In a report published on Wednesday, the Financial Stability Board (FSB) said it "strongly" encouraged company boards to consider safeguards to address risks stemming from AI, notably those posed by so-called agentic AI - systems able to operate with a degree of autonomy.
Adoption and current uses
The report noted that agentic AI is already in operational use at financial firms for functions such as fraud detection, customer service and back-office processes. Drawing on survey data from the Cambridge Centre for Alternative Finance, the FSB highlighted that 52% of respondents in the financial sector reported active adoption of agentic AI. Of those, 23% said they were scaling or transforming operations with agentic technology while 29% reported they were piloting agentic functions.
Regulatory concerns and recent warnings
Regulators and international standard-setting bodies have increased public warnings about the risks tied to the rollout of AI across the financial industry. The FSB said the autonomous nature of these technologies can create risks that can "materialise at great speed," listing potential outcomes including unauthorised or illegal actions, data breaches and disruption to systems connected to AI deployments.
"AI agents pose a distinct challenge for human oversight," the report said, warning that they could pursue actions that stray from firms' intentions without staff being aware or able to intervene quickly.
Proposed good practices
To mitigate these concerns, the FSB set out a series of proposed "sound practices." The guidance is non-binding and asks firms to define clear boundaries for AI use and to embed safeguards into deployment. Among the recommendations are limits on the actions AI agents are permitted to take and requirements that humans approve high-risk activities - for example, financial transactions that exceed defined thresholds.

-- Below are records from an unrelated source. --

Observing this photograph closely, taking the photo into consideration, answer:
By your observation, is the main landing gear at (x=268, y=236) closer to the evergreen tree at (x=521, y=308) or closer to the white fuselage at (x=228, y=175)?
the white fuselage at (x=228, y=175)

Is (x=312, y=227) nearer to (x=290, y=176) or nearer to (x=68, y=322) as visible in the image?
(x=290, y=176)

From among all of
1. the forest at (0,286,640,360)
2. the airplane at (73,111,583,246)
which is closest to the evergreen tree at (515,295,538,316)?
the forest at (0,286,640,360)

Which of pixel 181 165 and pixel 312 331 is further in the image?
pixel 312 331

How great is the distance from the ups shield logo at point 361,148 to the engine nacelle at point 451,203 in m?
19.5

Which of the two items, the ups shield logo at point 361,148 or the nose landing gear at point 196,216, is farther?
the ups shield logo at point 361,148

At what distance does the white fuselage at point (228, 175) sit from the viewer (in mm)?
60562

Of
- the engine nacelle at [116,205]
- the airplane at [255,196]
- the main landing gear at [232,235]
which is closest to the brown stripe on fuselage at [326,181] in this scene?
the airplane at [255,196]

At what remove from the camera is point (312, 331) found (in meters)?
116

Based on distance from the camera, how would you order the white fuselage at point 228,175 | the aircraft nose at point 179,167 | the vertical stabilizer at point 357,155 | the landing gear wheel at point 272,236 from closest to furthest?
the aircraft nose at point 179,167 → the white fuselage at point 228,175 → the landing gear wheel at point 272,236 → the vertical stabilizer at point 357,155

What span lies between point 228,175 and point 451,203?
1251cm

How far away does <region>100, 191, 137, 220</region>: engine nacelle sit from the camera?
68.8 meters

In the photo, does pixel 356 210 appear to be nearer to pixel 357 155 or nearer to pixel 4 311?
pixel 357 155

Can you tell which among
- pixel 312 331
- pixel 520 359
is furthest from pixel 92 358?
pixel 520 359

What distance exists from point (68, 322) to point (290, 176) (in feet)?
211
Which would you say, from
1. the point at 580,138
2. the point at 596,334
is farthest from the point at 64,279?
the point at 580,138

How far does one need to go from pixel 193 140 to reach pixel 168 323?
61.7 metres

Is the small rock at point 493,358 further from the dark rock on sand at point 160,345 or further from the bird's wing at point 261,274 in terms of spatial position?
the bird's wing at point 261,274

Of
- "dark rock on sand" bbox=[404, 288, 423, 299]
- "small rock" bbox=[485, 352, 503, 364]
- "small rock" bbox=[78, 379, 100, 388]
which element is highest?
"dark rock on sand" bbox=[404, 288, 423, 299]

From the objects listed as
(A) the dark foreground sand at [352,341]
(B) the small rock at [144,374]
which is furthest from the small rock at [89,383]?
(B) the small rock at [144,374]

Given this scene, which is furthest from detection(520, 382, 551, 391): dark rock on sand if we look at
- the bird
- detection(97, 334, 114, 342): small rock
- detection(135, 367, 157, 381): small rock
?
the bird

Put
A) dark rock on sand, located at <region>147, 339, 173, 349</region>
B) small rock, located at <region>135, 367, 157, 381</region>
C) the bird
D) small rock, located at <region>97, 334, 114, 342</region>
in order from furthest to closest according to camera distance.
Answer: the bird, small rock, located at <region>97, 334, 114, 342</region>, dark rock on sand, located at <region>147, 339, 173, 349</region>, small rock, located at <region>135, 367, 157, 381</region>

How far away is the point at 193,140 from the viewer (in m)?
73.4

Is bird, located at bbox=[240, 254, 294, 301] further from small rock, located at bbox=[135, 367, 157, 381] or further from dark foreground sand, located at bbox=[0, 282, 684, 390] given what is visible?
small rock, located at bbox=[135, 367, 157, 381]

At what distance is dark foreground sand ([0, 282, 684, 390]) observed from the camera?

The report also suggested that firms consider adjusting human resources controls and processes to account for advanced AI agents, recommending that some organisations treat them in a manner similar to "synthetic employees." The FSB has opened the draft guidelines for public feedback until July 22.
Implications for industry
The FSB's report frames agentic AI as a technology offering operational benefits while carrying potential systemic and cybersecurity risks. It places responsibility on corporate governance - particularly boards - to ensure that autonomous AI deployments come with appropriate oversight, boundaries and human checks.